Secondo Hawking tutto ha avuto inizio con il Big Bang e ha fine con i buchi neri, concetto riconducibile a una lettura trasversale delle teorie einsteniane. In particolare, il suo grande contributo alla scienza, arriva da una scoperta che porta il suo nome: la radiazione di Hawking. Occorre una piccola premessa. Far sposare la relatività einsteniana e la meccanica quantistica (in pratica l'infinitamente grande con l'infinitamente piccolo) non è cosa facile. Le leggi che regolano il moto dei pianeti cozzano con quelle che giustificano il comportamento degli atomi. I buchi neri sono corpi galattici capaci di inghiottire ogni cosa, anche la luce. Ma lontano dal loro cuore è possibile prevedere un concetto che in qualche modo fa sposare gravità e quantistica.

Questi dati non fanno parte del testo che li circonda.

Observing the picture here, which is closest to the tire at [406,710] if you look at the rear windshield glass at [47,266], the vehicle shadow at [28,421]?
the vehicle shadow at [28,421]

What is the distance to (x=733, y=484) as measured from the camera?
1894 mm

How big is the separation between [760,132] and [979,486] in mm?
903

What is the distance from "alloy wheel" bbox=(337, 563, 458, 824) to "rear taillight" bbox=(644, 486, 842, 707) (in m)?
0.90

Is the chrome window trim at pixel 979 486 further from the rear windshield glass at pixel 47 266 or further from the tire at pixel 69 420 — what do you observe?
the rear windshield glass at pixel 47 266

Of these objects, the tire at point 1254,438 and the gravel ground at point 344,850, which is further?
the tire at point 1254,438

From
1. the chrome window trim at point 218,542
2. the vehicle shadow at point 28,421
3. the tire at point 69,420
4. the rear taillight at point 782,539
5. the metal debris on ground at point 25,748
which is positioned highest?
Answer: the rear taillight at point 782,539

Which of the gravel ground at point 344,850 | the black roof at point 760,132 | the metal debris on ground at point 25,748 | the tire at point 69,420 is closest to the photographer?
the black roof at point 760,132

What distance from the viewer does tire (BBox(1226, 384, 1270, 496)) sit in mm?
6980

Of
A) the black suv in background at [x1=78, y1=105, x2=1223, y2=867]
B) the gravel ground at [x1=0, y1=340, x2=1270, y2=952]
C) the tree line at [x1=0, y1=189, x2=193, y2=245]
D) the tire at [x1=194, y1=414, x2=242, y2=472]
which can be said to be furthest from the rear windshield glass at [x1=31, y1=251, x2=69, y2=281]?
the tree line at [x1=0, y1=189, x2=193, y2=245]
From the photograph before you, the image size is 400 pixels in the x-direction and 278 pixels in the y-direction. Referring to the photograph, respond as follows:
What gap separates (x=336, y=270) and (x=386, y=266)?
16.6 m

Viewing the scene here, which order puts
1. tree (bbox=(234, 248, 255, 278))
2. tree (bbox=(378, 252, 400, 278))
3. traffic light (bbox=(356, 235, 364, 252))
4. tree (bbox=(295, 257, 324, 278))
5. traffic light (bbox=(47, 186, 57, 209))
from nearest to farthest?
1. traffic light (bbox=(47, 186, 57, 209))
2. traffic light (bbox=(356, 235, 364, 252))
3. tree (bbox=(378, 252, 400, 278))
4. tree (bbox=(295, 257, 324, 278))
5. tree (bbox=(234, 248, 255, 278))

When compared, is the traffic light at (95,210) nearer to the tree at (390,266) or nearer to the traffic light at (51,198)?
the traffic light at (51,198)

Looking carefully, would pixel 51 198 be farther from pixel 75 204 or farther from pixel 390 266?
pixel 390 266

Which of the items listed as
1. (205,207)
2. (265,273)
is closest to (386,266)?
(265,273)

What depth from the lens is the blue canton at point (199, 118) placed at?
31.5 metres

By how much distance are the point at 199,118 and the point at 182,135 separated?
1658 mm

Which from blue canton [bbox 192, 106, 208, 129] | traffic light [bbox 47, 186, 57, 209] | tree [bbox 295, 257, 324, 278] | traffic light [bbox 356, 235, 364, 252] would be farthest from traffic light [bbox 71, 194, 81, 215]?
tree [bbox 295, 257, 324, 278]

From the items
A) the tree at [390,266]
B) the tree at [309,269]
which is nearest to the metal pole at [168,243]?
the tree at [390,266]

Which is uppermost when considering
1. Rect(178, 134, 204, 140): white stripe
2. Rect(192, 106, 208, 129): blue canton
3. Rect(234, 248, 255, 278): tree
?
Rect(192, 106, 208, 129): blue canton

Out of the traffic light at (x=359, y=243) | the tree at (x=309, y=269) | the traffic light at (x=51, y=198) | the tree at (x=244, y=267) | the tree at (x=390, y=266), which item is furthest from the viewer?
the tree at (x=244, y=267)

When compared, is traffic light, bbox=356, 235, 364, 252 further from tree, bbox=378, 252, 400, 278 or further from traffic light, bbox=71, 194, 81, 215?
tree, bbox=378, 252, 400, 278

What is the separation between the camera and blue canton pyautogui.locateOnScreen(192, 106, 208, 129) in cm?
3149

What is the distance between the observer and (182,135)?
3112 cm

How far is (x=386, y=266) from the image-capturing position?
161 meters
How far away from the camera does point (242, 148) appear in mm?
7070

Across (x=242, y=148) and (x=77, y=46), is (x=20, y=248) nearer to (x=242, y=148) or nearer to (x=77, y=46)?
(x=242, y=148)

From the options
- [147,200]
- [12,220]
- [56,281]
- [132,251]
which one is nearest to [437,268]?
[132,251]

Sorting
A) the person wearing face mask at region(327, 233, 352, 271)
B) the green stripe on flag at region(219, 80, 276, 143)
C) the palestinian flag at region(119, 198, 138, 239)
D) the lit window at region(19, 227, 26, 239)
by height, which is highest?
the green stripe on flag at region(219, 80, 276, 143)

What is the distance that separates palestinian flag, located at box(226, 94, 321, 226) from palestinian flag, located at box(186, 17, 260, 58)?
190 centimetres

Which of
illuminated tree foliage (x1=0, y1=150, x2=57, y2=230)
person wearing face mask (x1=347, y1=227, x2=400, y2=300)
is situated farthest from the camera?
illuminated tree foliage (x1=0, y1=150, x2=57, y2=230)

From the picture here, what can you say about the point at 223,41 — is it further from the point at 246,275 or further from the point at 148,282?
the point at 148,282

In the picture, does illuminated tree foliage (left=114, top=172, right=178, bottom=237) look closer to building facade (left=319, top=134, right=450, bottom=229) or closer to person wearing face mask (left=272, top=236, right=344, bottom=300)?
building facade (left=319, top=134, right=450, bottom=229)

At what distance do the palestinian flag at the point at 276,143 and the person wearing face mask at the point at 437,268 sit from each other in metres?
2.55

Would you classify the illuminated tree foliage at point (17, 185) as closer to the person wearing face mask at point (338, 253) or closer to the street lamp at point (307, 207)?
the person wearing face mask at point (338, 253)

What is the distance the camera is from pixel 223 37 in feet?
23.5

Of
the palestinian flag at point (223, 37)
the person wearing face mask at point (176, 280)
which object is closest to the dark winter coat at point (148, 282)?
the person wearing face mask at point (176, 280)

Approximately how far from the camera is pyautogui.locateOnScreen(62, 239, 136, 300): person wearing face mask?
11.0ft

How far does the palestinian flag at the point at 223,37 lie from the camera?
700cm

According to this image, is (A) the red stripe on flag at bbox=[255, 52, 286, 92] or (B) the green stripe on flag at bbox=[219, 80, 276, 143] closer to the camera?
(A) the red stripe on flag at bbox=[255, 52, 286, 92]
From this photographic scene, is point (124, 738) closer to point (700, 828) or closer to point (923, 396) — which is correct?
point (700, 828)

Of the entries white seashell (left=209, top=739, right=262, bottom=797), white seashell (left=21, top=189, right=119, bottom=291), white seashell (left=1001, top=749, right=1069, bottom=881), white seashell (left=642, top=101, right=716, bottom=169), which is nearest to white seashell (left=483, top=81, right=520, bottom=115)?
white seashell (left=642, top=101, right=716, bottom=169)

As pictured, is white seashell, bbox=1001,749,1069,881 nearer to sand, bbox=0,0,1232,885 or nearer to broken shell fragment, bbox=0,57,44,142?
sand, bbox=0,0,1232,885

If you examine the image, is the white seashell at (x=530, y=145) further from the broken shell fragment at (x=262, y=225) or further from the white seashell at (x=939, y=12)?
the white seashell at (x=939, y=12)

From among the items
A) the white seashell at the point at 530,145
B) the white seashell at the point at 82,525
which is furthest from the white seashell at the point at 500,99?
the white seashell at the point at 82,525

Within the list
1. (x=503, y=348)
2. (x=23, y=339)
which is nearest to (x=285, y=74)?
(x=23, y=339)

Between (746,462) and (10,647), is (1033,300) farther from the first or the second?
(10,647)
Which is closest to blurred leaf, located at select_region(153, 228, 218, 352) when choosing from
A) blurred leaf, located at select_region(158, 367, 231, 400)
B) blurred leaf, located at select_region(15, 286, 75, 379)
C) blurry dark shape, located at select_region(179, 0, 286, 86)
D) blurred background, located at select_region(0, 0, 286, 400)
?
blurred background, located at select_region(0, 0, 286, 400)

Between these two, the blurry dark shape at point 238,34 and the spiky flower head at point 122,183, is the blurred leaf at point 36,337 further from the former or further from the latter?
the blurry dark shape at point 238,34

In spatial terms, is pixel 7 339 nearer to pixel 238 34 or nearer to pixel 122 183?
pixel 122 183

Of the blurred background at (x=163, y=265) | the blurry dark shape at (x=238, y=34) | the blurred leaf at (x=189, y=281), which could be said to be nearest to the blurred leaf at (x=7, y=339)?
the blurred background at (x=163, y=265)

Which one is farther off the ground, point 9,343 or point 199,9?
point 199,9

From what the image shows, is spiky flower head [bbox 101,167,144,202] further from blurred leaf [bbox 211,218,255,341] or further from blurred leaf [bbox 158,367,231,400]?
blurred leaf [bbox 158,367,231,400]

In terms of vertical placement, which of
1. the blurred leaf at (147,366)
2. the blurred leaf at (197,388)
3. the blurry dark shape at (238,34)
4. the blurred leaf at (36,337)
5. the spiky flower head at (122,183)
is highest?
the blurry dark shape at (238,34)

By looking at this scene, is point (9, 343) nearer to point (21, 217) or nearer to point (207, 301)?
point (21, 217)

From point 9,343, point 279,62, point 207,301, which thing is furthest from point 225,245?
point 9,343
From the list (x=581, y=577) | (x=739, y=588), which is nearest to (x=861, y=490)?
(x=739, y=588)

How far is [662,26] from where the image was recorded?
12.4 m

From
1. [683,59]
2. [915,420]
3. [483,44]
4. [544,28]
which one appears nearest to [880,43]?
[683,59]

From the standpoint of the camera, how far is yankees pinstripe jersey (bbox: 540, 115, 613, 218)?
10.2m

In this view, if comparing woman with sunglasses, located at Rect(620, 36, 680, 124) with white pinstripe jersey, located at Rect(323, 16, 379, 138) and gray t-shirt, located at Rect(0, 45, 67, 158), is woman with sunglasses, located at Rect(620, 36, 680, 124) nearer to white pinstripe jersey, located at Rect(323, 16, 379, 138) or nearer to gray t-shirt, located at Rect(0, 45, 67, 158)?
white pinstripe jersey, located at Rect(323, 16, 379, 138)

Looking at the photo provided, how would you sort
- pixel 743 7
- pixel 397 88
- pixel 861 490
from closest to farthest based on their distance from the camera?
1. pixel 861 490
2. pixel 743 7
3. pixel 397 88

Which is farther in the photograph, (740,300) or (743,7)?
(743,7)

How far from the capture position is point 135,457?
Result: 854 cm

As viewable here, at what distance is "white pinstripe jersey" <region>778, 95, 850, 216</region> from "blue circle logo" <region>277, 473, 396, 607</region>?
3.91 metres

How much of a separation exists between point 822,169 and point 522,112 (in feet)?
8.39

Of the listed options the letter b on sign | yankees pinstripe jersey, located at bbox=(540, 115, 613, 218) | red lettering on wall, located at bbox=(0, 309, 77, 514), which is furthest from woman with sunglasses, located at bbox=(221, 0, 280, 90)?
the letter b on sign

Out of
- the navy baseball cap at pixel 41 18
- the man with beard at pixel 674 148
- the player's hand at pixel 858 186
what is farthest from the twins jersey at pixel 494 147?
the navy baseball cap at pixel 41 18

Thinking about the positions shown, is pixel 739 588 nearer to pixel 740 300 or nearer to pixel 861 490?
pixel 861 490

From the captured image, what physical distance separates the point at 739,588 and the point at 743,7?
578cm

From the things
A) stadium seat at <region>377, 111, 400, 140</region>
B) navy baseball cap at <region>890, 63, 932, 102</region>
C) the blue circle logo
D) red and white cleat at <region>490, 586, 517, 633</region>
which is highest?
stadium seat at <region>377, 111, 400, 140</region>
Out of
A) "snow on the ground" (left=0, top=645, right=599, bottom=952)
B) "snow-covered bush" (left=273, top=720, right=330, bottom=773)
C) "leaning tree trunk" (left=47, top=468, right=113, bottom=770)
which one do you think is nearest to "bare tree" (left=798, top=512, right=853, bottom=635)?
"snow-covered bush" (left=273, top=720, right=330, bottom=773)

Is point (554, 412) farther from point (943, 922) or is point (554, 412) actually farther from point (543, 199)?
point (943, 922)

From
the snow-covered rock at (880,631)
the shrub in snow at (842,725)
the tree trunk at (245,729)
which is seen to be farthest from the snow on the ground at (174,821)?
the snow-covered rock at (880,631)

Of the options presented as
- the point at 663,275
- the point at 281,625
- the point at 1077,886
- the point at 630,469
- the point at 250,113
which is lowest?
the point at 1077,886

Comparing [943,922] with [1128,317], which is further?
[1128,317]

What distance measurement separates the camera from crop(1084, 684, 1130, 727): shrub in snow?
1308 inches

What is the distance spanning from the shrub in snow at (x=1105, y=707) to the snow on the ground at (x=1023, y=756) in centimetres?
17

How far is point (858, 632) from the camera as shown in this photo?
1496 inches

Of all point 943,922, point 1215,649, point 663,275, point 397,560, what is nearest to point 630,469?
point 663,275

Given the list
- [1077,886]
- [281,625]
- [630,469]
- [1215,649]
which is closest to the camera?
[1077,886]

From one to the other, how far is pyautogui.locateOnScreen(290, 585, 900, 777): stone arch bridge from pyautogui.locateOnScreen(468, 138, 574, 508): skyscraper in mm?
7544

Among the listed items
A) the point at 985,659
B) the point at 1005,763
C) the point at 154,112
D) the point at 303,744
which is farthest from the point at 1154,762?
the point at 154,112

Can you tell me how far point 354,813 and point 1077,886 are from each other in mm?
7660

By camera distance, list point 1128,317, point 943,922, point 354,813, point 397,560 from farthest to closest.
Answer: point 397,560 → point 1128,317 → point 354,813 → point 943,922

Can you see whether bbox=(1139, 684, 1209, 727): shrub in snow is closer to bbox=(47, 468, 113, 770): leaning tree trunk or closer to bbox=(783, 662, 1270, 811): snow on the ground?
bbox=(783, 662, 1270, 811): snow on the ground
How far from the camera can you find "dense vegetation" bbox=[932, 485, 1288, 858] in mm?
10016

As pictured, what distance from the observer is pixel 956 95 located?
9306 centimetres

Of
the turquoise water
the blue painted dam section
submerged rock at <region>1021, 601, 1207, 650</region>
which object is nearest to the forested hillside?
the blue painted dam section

Tecnicamente il riferimento è alla «teoria quantistica dei campi nello spazio-tempo curvo» che può essere spiegata con l'intuizione di Hawking.

Lo scienziato afferma che anche i buchi neri sono in grado di produrre una radiazione luminosa. Tuttavia non si tratterebbe dell'emissione vera e propria di un buco nero, bensì di particelle virtuali che per un meccanismo quantistico divengono tangibili a causa della forza di gravità. Cosa significa? Vuol dire che i buchi neri sono molto più complicati di quello di credevamo e che non è vero che sono davvero capaci di divorare ogni angolo di materia; anzi. La verità è che anch'essi disperdono energia, tanto da poter un giorno sparire del tutto o addirittura «evaporare». Da qui parte la «teoria del tutto». Gravità e quantistica vanno a braccetto, sottoforma di particelle e antiparticelle, in corrispondenza del cosiddetto «orizzonte degli eventi»: il punto dello spazio-tempo limitrofo al buco nero che separa i posti da cui possono sfuggire segnali, da quelli da cui niente può «scappare». É stato formulato da Hawking in compagnia di un altro gigante dell'astrofisica, Roger Penrose, dell'Università di Oxford.

La conclusione è che l'orizzonte degli eventi è sottoposto a continua espansione. Fenomeno che ricorda uno dei paradigmi fondamentali della fisica: l'entropia. Con questo termine si designa il grado di disordine di un sistema; (si può pensare a un uovo che cade e si rompe, passando da una condizione di ordine a una di disordine, soggiacendo all'incontrovertibilità del tempo). L'universo si comporterebbe nello stesso modo: si espande all'infinito e diviene sempre più disordinato, come accade con l'orizzonte degli eventi: il più bel regalo che Stephen Hawking potesse lasciarci in eredità.